For a non-singer, the best time to sing, because the body and mind are already occupied with familiar rhythms, is not in the shower but while cooking. Song eases the tedium of chopping and stirring. Cooking for this cook is not a reverie but a job. It’s not like in the commercials where cooks move like dancers on ecstasy. I took over most food preparation in the house at age twelve when my mother got her first job since she got married, and I'm still at it.

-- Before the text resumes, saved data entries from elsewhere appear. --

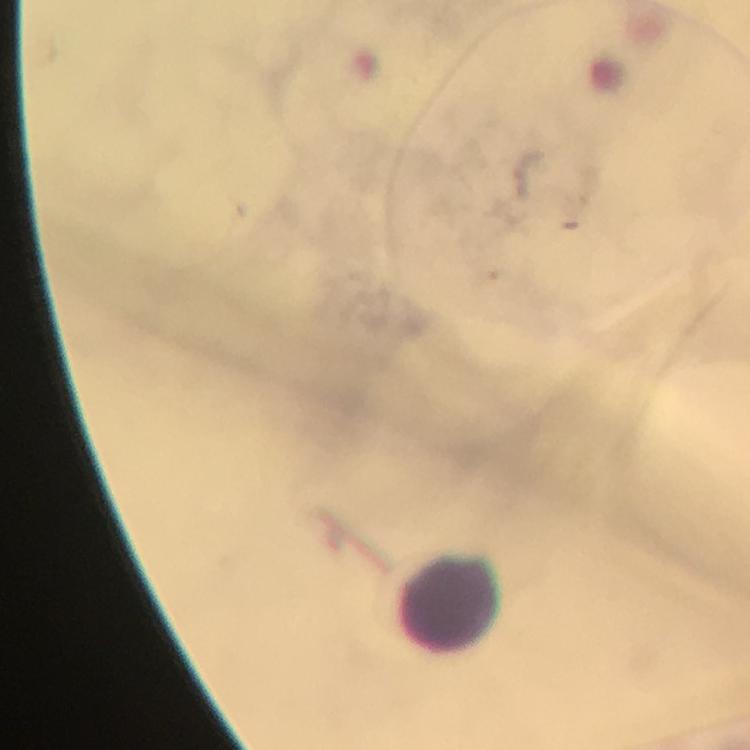 Approximate centers as {x, y} in pixels. Leukocyte locations: {451, 604}. Immersion oil was used. Image is 750×750 pixels. Plasmodium parasites: none seen. Thick blood film. 100x magnification. Cropped region of a single field of view. Photographed through the microscope with a smartphone camera. Giemsa-stained preparation. From a malaria diagnostic workup.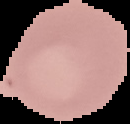

image size = 130×124 pixels
preparation = thin blood film
malaria status = uninfected
image type = segmented cell region with the area outside set to black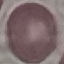
Summary:
  - Result: no malaria parasites detected
  - Capture: smartphone camera at the microscope eyepiece
  - Preparation: thin smear
  - Stain: Giemsa
  - Image type: automatically extracted cell patch, resized to 64 × 64 pixelsName the blood parasite species.
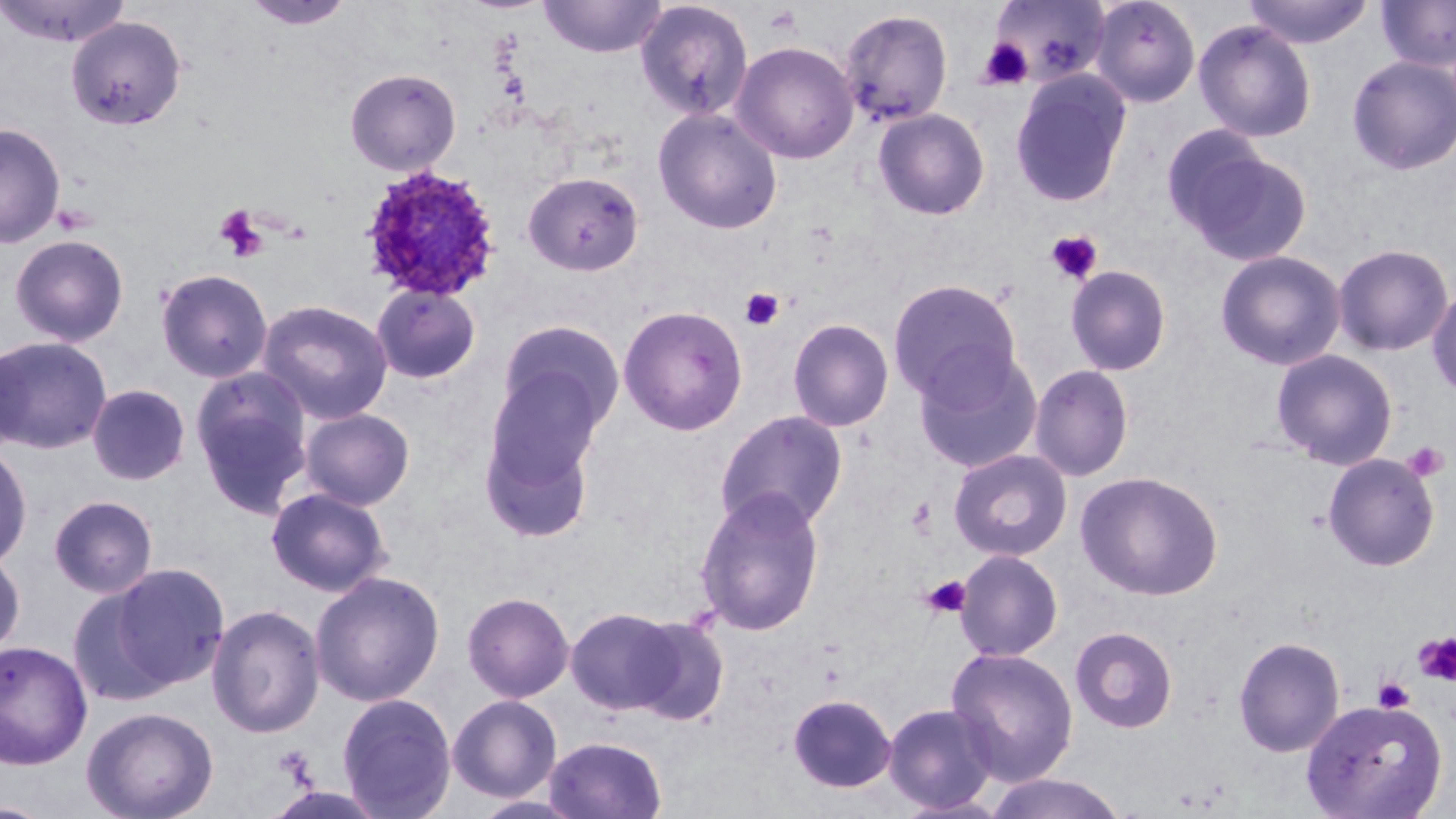

Plasmodium ovale.

Summary:
  - Coordinate format: approximate bounding boxes as (x1, y1, x2, y2) in pixels
  - Uninfected red blood cell locations: (1, 0, 131, 48), (539, 0, 667, 58), (1089, 0, 1201, 107), (1242, 0, 1374, 49), (1376, 0, 1456, 72), (241, 1, 356, 31), (635, 1, 754, 121), (992, 1, 1112, 86), (839, 8, 953, 128), (65, 15, 187, 131), (1193, 20, 1317, 142), (731, 41, 859, 163), (1346, 54, 1456, 176), (344, 67, 462, 176), (1010, 71, 1131, 208), (653, 107, 783, 234), (873, 108, 990, 220), (0, 122, 66, 249), (1170, 136, 1312, 266), (522, 171, 645, 276), (9, 233, 130, 346), (1333, 243, 1453, 357), (1215, 250, 1347, 371), (1065, 265, 1172, 376), (155, 268, 273, 383), (887, 278, 1023, 404), (370, 282, 481, 385), (1426, 283, 1456, 401), (257, 298, 394, 424), (618, 305, 748, 436), (788, 318, 894, 432), (497, 320, 624, 435), (1, 335, 112, 454), (0, 343, 27, 454), (913, 348, 1044, 474), (1271, 349, 1398, 470), (1029, 364, 1134, 482), (189, 367, 315, 516), (87, 383, 190, 485), (482, 388, 604, 540), (299, 408, 415, 509), (715, 410, 849, 532), (0, 441, 34, 570), (948, 449, 1072, 562), (1322, 453, 1440, 572), (1076, 471, 1224, 601), (265, 486, 393, 597), (693, 486, 826, 637), (48, 494, 158, 598), (954, 550, 1063, 661), (0, 551, 26, 660), (108, 563, 230, 689), (309, 570, 445, 707), (67, 585, 175, 706), (462, 591, 574, 702), (206, 603, 325, 738), (565, 606, 684, 715), (628, 615, 729, 725), (1069, 626, 1178, 733), (1233, 635, 1345, 757), (0, 640, 93, 770), (945, 646, 1079, 786), (336, 692, 457, 818), (787, 693, 896, 793), (447, 694, 562, 802), (1300, 698, 1447, 818), (882, 702, 1000, 815), (80, 706, 219, 819), (543, 735, 667, 819), (270, 743, 318, 788), (981, 772, 1130, 819), (469, 794, 589, 819)
  - Platelet locations: (763, 6, 802, 36), (979, 37, 1033, 91), (214, 204, 268, 261), (1045, 231, 1103, 284), (740, 288, 785, 331), (1403, 441, 1449, 483), (921, 575, 972, 618), (1414, 632, 1456, 686), (1373, 677, 1414, 713), (272, 745, 316, 784)
  - Plasmodium ovale-infected red blood cell locations: (358, 164, 504, 304)
  - Modality: optical microscopy
  - Magnification: 1000x
  - Image size: 1456×819 pixels
  - Preparation: thin blood smear
  - Field of view: single
  - Stain: May-Grünwald-Giemsa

Macaroni and cheese – frequently
in rotation – begins with mincing an onion to sauté. Recently, I found myself chopping
to the rhythm of the Mission Impossible theme. Danny Kaye’s “Wonderful Copenhagen” accompanied stirring the cheese sauce and I did the dishes, for no reason I can think of, to the Stones’ “Dead Flowers.” None of this was programmed
in advance. Songs bubble to the surface as in a nice thick roux. Everyone knows
that work and song go together. In the Autumn 2021 issue of The Hudson
Review, David Livewell published “Cooking with Ella”:
“She cooks to Ella’s
soaring, playful voice.
The bright, three-minute
songs have changed and lifted
her mood. The speakers
rattle the kitchen cabinets.
She whisks the eggs to ‘Paper Moon.’ She measures
a snowy cup of flour while
the singer drops
a yellow basket. ‘Sweet Georgia Brown’ is crammed
in a thrown pinch of salt.
When the singer scats,
the chef delights and
hums, all language flung
away like scraps in
garbage bags. Who needs
mere words when voice
becomes another horn
with swells and climbs and
trills and tightrope walks,
taking a solo to peaks so
few have scaled?
She slaps an unseen bass.
Her slippers tap.
Her apron flutters like a
red stage curtain.
She dips her spoon in all
that stews and sizzles
between the notes and
works into a sauce.
A savory aroma twirls and
spins
with ‘Stompin’ at the Savoy.’ It’s a wonder a wineglass
doesn’t shatter from the
high notes ringing out.
And ‘Lady Be Good’
transforms into a mantra
for the artistry inspiring
her cuisine,
the subtle layerings of
spice and tang,
balsamic glazes,
reductions, splashes of wine.
She wields her blade, is
dicing vegetables
to Ella’s comic ‘Mack the Knife’ with all
its spontaneity and
laughs, the Satchmo
impersonations cutting
through the steam
when the words get
flubbed. No onion tears
will dampen this
frivolity, this sound
of a big band crammed in
the back of a house.
Her metal spoons lay
drumrolls on the pans
like a high-hat ending the
show with a flurry.”
I’ll add “The Man That Got Away” from A Star Is Born (1954), with music by Harold Arlen and lyrics
by Ira Gershwin.
1 comment:
Every day I play music for my 5th graders as they do their morning work. It's an eclectic mix - film scores (Bernard Herrmann, Ennio Morricone), classical (Vivaldi, Mendelssohn, Haydn), jazz (Vince Guraldi, Miles Davis, Sonny Rollins), classic vocal (Frank Sinatra, Rosemary Clooney), some rock (Johnny Rivers), and now and then an eccentric treat like Spike Jones. The kids have gotten to the point where they make requests; not long ago they wanted to hear Scott Joplin's Maple Leaf Rag. I felt like I'd earned my salary that day.